March 27, 2012
City gateway project attracts interest
11 firms want to develop plan to improve area near I-81 exit to lure travelers downtown
Eleven architecture and design firms say they have what it takes to design a more appealing gateway for travelers entering downtown Cortland.
The city is looking to improve its entryway into downtown from Interstate 81’s Exit 11 and has received 11 applications from interested firms that want to do the project.
The idea is to refurbish the area near Pomeroy Street and Clinton Avenue to let travelers know that downtown Cortland is less than a mile away, said Mack Cook, the city’s director of administration and finance.
“This project is much more than a few new signs,” Cook said. “It’s, ‘How do we increase traffic into the downtown core, and how do we increase traffic into the Riverside Plaza? How do we capture the number of non-Cortland residents who get off at that exit and them to see the city?’ “
Cook said city officials will be interviewing a few of the design firms for the project in the next few months. The city could have the final design for the gateway by the fall, said Rich Cunningham, program manager for Thoma Development Consultants, which is working with the city on the project.
Cook said the firms’ applications do not include formal design proposals and mostly focus on their qualifications for the job. The selected-firm will look to input from the city and community during public meetings before creating a design for the gateway.
Cook said traffic figures show the need for a better gateway. More than 17,000 vehicles travel on Clinton Avenue near the Riverside Plaza, according to the state Department of Transportation. But just under 6,500 vehicles travel on Main Street between the Groton Avenue and Port Watson Street intersections.

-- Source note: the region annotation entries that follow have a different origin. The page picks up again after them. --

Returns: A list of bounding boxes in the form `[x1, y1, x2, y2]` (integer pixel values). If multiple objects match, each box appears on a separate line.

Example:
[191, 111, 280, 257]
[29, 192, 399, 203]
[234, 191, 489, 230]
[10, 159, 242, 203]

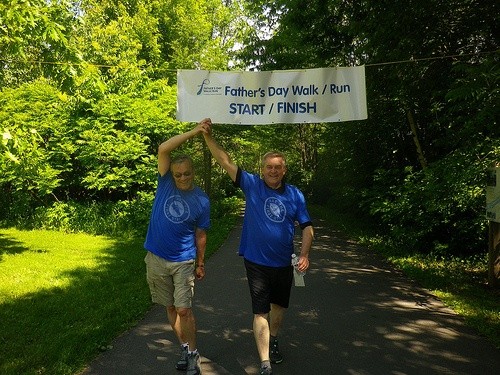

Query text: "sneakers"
[174, 343, 201, 375]
[270, 336, 283, 364]
[258, 364, 273, 375]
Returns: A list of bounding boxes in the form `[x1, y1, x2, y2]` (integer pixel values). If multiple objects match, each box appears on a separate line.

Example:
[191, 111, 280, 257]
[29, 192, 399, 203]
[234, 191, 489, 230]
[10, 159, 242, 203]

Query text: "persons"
[143, 118, 213, 375]
[202, 118, 315, 375]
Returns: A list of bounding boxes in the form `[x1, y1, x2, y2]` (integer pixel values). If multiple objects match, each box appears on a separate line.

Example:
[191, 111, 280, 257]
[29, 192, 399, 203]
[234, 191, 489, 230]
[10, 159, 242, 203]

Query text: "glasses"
[174, 172, 192, 178]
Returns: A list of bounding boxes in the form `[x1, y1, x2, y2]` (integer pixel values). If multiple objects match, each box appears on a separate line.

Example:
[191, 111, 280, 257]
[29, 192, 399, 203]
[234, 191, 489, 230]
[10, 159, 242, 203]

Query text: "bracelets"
[197, 264, 204, 267]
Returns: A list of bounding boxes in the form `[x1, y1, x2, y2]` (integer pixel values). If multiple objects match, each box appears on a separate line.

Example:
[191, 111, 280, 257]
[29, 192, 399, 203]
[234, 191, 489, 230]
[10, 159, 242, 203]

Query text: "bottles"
[291, 253, 306, 277]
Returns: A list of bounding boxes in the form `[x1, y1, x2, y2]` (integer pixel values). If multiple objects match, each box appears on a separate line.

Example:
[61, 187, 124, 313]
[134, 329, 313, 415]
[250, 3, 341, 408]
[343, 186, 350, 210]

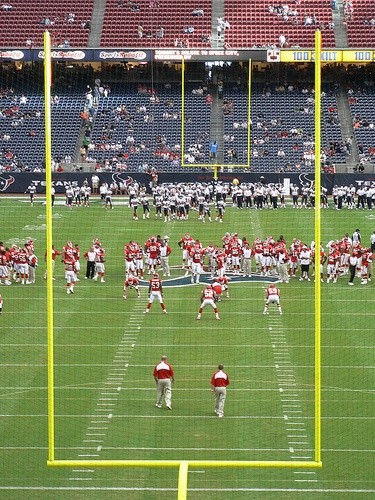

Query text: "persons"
[142, 273, 167, 314]
[0, 239, 106, 295]
[124, 229, 374, 287]
[196, 284, 220, 320]
[123, 275, 141, 299]
[210, 364, 230, 417]
[0, 59, 374, 223]
[152, 355, 174, 411]
[263, 284, 281, 316]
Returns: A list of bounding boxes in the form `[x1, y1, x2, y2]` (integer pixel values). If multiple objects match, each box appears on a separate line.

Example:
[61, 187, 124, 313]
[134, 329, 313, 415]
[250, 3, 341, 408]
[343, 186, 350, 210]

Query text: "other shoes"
[146, 310, 167, 314]
[196, 317, 221, 320]
[156, 403, 162, 408]
[215, 409, 224, 418]
[0, 266, 375, 302]
[263, 312, 282, 315]
[166, 403, 172, 410]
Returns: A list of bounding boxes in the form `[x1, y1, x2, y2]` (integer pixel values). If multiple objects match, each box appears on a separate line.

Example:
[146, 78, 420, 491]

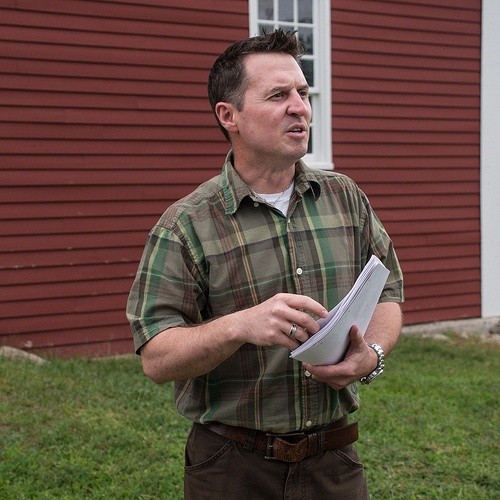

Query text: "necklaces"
[270, 180, 294, 206]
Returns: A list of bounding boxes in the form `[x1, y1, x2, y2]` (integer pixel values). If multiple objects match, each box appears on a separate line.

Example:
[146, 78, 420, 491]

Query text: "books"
[290, 255, 391, 367]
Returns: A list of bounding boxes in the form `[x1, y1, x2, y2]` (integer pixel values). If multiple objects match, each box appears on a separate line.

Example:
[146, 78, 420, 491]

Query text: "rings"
[289, 323, 296, 338]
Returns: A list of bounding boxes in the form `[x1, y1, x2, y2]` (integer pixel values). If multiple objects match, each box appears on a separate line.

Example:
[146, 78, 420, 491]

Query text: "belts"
[201, 414, 359, 462]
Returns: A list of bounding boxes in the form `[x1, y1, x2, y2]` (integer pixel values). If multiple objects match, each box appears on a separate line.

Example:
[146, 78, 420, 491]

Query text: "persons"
[124, 24, 405, 500]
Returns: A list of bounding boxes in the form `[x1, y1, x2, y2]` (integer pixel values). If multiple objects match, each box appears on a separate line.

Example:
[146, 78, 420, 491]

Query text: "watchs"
[359, 342, 385, 386]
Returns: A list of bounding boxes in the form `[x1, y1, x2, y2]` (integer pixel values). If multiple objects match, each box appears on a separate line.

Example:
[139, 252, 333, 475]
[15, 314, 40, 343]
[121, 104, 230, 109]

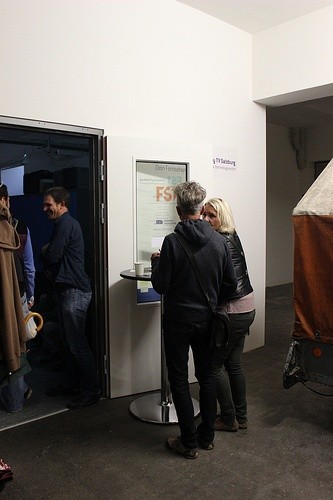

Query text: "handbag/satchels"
[209, 310, 233, 351]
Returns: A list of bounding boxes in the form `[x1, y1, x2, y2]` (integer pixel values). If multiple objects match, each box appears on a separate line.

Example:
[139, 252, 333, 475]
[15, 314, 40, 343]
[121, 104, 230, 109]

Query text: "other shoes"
[196, 429, 215, 451]
[24, 384, 33, 401]
[212, 415, 240, 432]
[236, 418, 247, 429]
[66, 391, 100, 409]
[46, 386, 79, 398]
[166, 437, 199, 460]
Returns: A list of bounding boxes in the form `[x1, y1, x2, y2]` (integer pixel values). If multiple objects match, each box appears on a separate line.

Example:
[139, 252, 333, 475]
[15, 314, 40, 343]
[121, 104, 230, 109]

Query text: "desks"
[120, 266, 201, 425]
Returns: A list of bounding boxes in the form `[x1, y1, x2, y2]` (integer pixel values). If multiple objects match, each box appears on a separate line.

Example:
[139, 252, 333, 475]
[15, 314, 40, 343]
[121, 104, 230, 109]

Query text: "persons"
[148, 182, 234, 458]
[200, 197, 257, 431]
[37, 187, 101, 407]
[0, 182, 35, 412]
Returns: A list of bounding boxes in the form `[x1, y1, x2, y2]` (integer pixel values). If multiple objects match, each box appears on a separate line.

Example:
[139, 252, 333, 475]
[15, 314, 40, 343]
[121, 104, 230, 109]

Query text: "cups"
[135, 262, 144, 276]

The city received qualifications packets from 11 firms: Synthesis Architects; C&S Companies; Barton & Loguidice, P.C.; Haas Landscape Architects; Holmes, King and Kallquist; QPK Design; Behan Planning and Design; Central New York Regional Planning & Development Board; Peter J. Smith & Co.; Urban Research & Development Corp.; and Howard/Stein-Hudson Associates.
The city has budgeted between $15,000 and $30,000 for the design proposal. The amount for the actual project will be determined, Cunningham and Cook said.
Cunningham said the city would likely do the gateway project in phases as it receives grants.
The city will pursue grant funding that would cover some of the project costs, Cook said.
Connecting I-81 to downtown Cortland is part of the city’s Comprehensive Plan, which Mayor Brian Tobin said will be adopted in the next few months.
There will be a public hearing on the comprehensive plan at 5:15 p.m. April 23 in City Hall.
The plan provides guidance on the use of land, resources, economic development and residential life citywide.